▸ **INSTRUCTIONS TO FOLLOW**
An exact copy of all the lines below is required, with every image left out.

▸ **MATERIAL SUPPLIED**
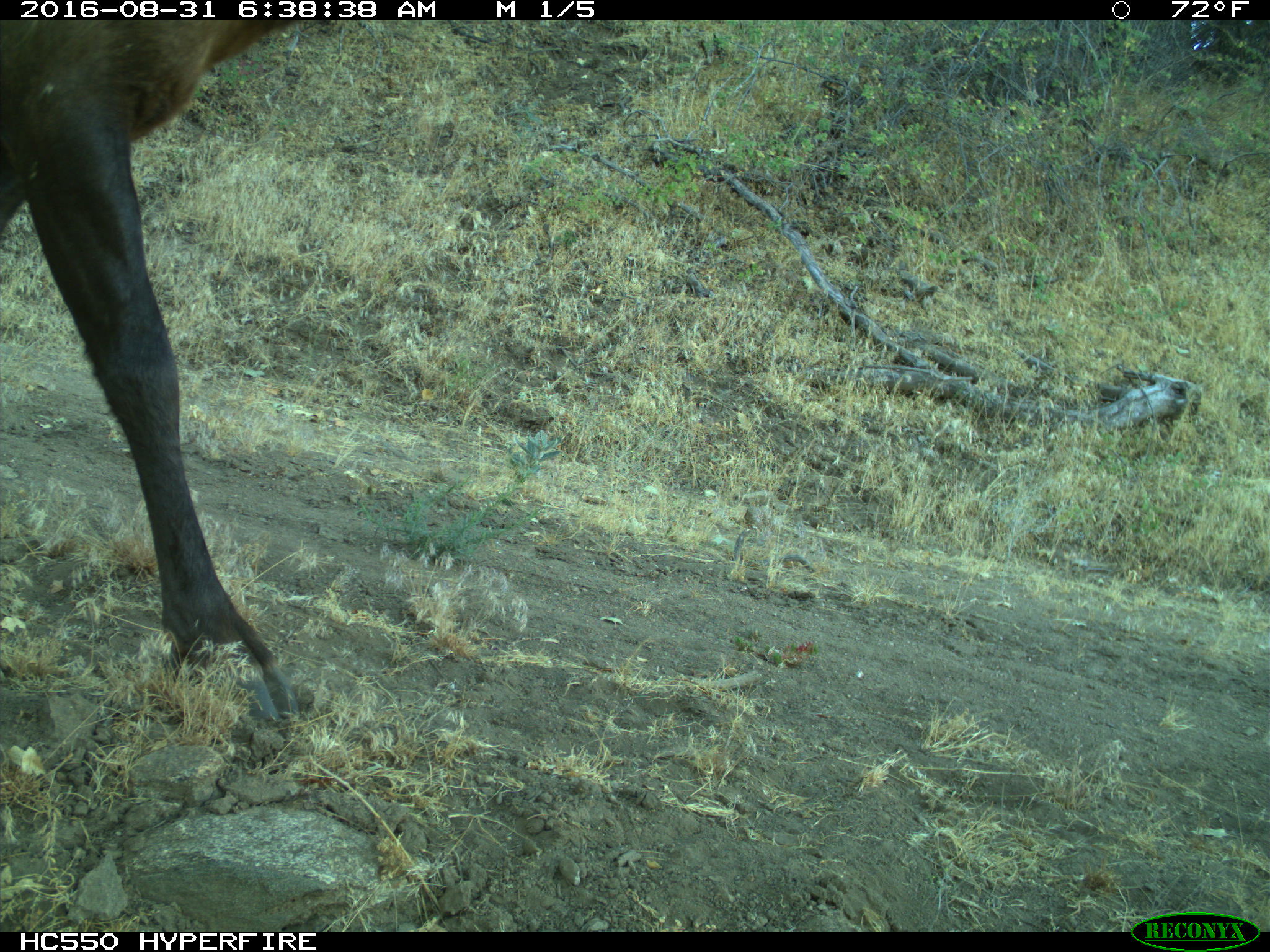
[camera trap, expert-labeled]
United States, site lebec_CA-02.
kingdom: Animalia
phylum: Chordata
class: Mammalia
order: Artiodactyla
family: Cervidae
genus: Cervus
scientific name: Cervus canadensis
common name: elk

▸ **OUTPUT FOR THIS EXERCISE**
[camera trap, expert-labeled]
United States, site lebec_CA-02.
kingdom: Animalia
phylum: Chordata
class: Mammalia
order: Artiodactyla
family: Cervidae
genus: Cervus
scientific name: Cervus canadensis
common name: elk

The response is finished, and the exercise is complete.